When Philip the Fair’s direct subject, the Count of Flanders, sided with France’s archenemy, King Edward I of England, over wool supplies for the Flemish cloth industry, Philip immediately imposed retaliatory measures. First, he ordered an embargo on the import of wool from England, effectively cutting the lifeline of the Flemish economy. Second, he set a trap for his godfather the Count of Flanders and locked him up in a Parisian jail. Third, he sent special forces to the Flemish towns, along with “guards”—French patricians who took over the cloth trade—and a substitute governor by the name of Jacques de Châtillon who was to take the count’s place. And finally, the Queen and Philip went on highly publicized “Joyous Entries” to the rebellious fief.
Not long after the royal visit, the people of Bruges staged a dramatic uprising known as the Matins of Bruges. Pieter de Coninck (literally Peter the King or “Piero le Roi” as Villani calls him), a poor weaver from Bruges, and his ally by the name of Jan Breydel(or “Giambrida” in Villani’s version), an equally as poor butcher from the same town, were the leaders of this rebellion against the Francophone occupiers residing in the city. Legend has it that residents were asked to pronounce the Flemish phrase “schild en vriend” (shield and friend) to identify any French speakers hiding among the town’s citizens.
Contemporary chronicles reveal that Philip was furious when news of the Bruges uprisings reached Paris. His knights were immediately prepared for battle and sent out to the swampy fields of Flanders, convinced that victory would be swift and easy. Villani recounts how the French nobles thought of the Flemish as lightly armed peasants and weavers known to be great eaters, a custom that would surely slow them on the battlefield. According to Villani, the French believed a siege would be too easy an option, unworthy of the “fiore della cavalleria del mondo.” The knights were convinced that the foodloving Flemings would surrender without the French having been able to show off their courage and valor. Villani’s humorous characterization of the Flemish as lazy, fat “buttered rabbits” is worth quoting in full:
(…) e la più vile gente che fosse al mondo, tesserandi, e folloni, e d’altre vili arti e mestieri, e non mai usi di guerra, che per dispetto e loro viltade da tutte le nazioni del mondo i Fiaminghi erano chiamati conigli pieni di burro; e per queste vittorie salirono in tanta fama e ardire, ch’uno Fiamingo a piè con uno godendac in mano avrebbe atteso due cavalieri franceschi.

..........

_What you are asked to do_
Pick up the account of the Flemish revolt against Philip the Fair after its final sentence and carry it forward. The items have no connection to the account of the Flemish revolt.

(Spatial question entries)
..........

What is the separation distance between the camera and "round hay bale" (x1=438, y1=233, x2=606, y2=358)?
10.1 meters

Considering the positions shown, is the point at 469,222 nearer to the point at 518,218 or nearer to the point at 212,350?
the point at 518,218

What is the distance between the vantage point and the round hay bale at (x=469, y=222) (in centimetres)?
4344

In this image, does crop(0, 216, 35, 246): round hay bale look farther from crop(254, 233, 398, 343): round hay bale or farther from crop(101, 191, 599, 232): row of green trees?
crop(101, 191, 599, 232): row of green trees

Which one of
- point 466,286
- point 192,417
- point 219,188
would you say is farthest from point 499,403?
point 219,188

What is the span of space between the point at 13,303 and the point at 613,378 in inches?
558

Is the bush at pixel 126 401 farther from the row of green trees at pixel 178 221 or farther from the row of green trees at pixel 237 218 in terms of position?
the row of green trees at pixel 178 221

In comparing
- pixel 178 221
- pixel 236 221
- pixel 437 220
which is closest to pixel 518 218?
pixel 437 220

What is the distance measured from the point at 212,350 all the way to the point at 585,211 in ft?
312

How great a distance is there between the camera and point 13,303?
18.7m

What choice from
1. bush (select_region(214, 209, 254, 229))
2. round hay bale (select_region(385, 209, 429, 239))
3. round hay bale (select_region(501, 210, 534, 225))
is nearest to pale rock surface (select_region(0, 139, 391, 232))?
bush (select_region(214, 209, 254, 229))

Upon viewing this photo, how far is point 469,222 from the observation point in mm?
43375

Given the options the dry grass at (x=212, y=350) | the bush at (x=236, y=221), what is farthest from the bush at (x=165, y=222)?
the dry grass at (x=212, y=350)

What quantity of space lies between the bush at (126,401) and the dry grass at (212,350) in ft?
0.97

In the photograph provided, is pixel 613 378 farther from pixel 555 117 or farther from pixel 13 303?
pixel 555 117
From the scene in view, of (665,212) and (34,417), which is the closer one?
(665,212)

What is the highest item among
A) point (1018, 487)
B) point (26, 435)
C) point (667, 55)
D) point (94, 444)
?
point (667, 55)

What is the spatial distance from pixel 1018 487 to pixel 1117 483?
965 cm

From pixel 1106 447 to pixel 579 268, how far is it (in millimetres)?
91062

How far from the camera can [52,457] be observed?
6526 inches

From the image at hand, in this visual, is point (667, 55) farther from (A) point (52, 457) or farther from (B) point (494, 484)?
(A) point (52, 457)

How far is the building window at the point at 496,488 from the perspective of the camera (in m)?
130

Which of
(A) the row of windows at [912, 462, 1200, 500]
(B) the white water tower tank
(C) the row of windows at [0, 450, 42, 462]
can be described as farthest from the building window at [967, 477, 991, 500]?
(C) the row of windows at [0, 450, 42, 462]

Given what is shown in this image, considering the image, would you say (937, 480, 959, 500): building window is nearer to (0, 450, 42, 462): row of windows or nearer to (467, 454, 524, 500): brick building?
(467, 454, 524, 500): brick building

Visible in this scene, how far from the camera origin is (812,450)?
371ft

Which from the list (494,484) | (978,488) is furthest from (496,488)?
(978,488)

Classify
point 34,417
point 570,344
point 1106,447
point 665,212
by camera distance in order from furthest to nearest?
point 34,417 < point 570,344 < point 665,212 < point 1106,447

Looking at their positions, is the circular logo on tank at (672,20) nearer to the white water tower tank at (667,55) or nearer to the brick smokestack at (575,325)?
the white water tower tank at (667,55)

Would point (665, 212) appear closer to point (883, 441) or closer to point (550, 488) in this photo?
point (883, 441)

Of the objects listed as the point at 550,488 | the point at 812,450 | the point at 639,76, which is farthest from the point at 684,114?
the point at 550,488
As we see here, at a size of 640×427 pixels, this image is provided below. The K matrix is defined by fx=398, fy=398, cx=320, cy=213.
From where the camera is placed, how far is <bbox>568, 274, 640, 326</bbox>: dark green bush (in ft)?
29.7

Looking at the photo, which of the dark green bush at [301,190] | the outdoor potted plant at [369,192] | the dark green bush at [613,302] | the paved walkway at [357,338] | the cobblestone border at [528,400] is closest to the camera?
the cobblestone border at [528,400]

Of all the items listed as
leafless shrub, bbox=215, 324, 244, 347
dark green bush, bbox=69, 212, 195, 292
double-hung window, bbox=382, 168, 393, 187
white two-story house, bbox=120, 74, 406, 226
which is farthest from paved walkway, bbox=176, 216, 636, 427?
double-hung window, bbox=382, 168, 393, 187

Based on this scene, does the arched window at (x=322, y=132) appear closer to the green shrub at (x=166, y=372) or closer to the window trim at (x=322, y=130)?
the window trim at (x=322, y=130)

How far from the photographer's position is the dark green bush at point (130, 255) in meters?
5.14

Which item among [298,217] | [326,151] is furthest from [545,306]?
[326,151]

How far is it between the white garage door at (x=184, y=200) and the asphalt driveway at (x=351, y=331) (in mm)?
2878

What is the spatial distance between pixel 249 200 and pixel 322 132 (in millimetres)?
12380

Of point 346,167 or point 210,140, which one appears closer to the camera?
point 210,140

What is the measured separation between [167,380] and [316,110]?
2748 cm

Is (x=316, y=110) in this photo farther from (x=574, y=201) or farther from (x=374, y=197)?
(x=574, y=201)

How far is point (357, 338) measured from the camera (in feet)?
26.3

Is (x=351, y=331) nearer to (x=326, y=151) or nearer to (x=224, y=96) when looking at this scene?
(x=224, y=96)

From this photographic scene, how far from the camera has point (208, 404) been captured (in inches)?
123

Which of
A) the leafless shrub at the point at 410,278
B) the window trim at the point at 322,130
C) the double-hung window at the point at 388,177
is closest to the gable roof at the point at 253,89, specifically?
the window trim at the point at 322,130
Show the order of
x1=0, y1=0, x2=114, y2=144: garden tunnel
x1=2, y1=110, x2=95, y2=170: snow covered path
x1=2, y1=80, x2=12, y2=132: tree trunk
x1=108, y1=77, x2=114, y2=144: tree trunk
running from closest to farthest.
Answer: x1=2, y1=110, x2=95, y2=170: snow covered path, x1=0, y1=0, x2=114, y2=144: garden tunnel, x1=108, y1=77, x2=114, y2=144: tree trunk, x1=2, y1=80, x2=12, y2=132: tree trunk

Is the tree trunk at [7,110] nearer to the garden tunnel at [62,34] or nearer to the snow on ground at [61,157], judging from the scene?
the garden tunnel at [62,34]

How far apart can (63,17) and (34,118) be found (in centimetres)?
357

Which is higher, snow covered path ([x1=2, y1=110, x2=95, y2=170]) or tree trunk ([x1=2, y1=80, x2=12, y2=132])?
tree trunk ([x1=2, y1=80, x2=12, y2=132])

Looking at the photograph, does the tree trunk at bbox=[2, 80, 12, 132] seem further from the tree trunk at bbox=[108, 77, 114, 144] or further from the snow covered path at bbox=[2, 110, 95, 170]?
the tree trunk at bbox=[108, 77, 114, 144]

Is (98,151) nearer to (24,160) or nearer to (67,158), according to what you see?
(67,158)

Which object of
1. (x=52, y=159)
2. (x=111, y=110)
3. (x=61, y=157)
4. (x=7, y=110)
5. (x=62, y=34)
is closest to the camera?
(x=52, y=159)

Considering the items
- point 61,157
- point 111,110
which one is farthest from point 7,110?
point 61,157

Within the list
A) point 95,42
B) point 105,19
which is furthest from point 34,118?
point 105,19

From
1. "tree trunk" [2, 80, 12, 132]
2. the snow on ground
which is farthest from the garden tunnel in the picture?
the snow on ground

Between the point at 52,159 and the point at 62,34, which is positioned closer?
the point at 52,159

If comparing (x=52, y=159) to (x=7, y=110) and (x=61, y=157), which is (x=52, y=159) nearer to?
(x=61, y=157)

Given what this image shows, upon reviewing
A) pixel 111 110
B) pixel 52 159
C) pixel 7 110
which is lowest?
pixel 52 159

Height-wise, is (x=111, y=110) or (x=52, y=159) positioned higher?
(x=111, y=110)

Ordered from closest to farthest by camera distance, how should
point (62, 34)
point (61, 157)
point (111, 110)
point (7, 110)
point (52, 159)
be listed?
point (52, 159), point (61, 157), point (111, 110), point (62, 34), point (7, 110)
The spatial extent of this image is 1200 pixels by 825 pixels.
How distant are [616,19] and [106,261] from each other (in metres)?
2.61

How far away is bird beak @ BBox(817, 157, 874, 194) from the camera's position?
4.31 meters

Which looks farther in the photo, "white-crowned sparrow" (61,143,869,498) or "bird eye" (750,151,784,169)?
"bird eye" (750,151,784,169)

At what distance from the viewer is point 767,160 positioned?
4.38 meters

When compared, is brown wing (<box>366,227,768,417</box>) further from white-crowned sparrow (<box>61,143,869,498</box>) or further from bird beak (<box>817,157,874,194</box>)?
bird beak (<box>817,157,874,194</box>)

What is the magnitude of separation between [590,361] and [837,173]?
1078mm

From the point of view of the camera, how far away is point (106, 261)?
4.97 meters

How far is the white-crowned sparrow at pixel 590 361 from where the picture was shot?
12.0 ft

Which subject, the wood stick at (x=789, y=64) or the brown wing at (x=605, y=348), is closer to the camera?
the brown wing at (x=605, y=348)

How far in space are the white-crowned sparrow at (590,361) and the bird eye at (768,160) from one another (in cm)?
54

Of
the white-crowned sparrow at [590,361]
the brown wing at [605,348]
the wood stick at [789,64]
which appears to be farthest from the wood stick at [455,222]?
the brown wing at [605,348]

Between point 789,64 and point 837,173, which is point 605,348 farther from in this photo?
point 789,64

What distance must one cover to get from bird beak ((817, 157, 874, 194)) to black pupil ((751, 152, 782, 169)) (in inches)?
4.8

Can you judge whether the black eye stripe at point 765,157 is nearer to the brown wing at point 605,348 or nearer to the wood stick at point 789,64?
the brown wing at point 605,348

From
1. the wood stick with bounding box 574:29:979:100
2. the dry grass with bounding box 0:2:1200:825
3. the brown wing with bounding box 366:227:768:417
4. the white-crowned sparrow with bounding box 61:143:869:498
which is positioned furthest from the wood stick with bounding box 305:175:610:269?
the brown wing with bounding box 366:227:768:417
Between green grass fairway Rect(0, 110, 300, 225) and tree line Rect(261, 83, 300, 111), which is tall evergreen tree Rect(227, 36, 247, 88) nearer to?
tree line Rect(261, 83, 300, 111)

..........

_The output_
Against all odds, the inexperienced Flemish weavers and fullers managed to defeat the heavily armoured French cavalry with nothing more than their humble goedendags, a hybrid of a club and a spear.Villani’s chronicle and the illustrations of the battle included in the Chigiano manuscript have fueled the much-repeated myth that the Flemish militias had staked themselves out in a swampy field traversed by small muddy streams. A tactic that would pay off, since the terrain proved to be too difficult to navigate for the armoured French knights—whose heavy golden spurs that gave the battle its name got stuck in the mud.
The Battle of the Golden Spurs has a long reception history and continues to fuel heated political debates about the Flemish quest for independence and Belgian unity. July 11 is the Flemish national holiday, the Flemish flag bears the Lion of the Count of Flanders who battled at Courtrai, and the Flemish national anthem commemorates the successes of the Flemish footsoldiers. The battle also became a central point of reference for nationalist, Romantic writers and artists who in the nineteenth century sought to create the myth of a Flemish people—a people that in their view had always already been defined by an ambition to overcome French domination.
While Dante clearly deplored the lack of unity in the Italy of his day, it is doubtful that he would have subscribed to the nationalist symbolism that still today informs the memory of the Battle of the Golden Spurs. The Battle of the Golden Spurs, Dante would have realized, was ultimately but a short, insignificant blip in the long arc of history. Just months after the Flemish victory at Courtrai, the Flemish were effectively beaten by Philip the Fair’s cavalry at Mons-en-Pévèle.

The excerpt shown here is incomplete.